7月16日、17日に「日本DX大賞2025サミット&アワード」が開催された。DX実践者の交流の場として、現場の担当者が学びを共有するイベントで、優れた取り組みに授与する「日本DX大賞2025」 と 「第3回日本ノーコード大賞」の表彰式も同時開催された。
本稿では、17日のオープニングセッションの様子と、同日に開催された日本DX大賞2025表彰式からSX部門・事業変革部門・業務変革部門の受賞企業・団体を紹介する。
AIやDXは手段、重要なのは人間の意志
オープニングセッションにはBIOTOPEの佐宗邦威氏が登壇。「AI時代の企業変革 - 人にしかできない『問い』と『ビジョン』の力」と題し、AIが急速に進化・普及するなかで人間中心の社会をどうやってつくっていくのか、モデレーターを務める日本デジタルトランスフォーメーション推進協会の森戸裕一氏の問いに答えるかたちで話した。
佐宗氏はまず、昨今のAIブーム、その前から始まっていたDXなどの現在のトレンドについて、「AIもDXも、結局は手段としての技術に過ぎない。それをどういう目的で使っていくのか、もしくはどういう意志を持って使っていくのかという人側の意志が重要になる」と話した。
佐宗氏が率いるBIOTOPEは戦略デザインファームだ。その代表として同氏は、現場に存在する人々の意思をいかに引き出し、それを具体的なアクションやかたちに落とし込んでいくかを重視しているという。
「AIが進化する時代だからこそ、そこに込める人間の意志、英語でいう“インテント”やビジョンをどう引き出すのかを重視しています」(佐宗氏)
このところ、人でいうところの“意志”が、企業では“パーパス”などの言葉で表現されることが多い。パーパスは2020年ごろから日本語として根付きつつあるが、これについて佐宗氏は2つの背景があると分析する。
1つ目はESG投資の拡大だ。企業は単に利益を追求するだけでなく、環境・社会・ガバナンスの観点から評価される時代になった。投資家や株主は、企業をどのようなビジネスをしているのかを重視するようになっている。
2つ目は、とくに若い世代を中心に見られる意識の変化である。

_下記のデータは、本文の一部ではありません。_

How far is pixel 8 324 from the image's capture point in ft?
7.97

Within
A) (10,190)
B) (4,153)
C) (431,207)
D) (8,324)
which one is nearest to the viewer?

「自分たちが働く会社はなぜこの事業をやっており、最終的にはどういう目的のために、どういうインパクトを社会に生み出すことにつながっているのかを実感しながら働きたいという価値観を持つ人が増えている」と佐宗氏は述べた。
このような環境変化により、企業は従来の「収益を上げていればいい」という姿勢からの転換を求められている。「自分達はこういうことのためにこの事業をやることで、結果的に収益が出ている」という説明責任を果たす必要があるのだ。
パーパス、ビジョン、ミッション、バリュー - それぞれの定義と関係性
パーパスは新しい言葉だが、似たような言葉として、ビジョン、ミッション、バリューなどがある。
根底にある時代の特徴として、佐宗氏は「全員が同じ方向を向くのではなく、個人個人にとっての最適な環境を実現しながら、群れとしては同じ方向に向かっていく時代」だとしたうえで、「多元性のマネジメントのようなものが大事になっている」と続ける。そこでは1つの戦略を定め、そこに向かって全員が同じことをやるのではなく、ある程度遠くの方向性を決め、各人の自由を担保しながら向かっていく。そのマネジメントの手法としてパーパス、ビジョン、ミッション、バリューが出てきているのだ。
では、パーパス、ビジョン、ミッション、バリューの違いは何か。佐宗氏は、渡り鳥の群れに例えて説明する。パーパスは「北極星のようなもの」で、遠い目標地点を示す不変の存在である。群れ全体が向かうべき方向を示すコンパスの役割を果たす。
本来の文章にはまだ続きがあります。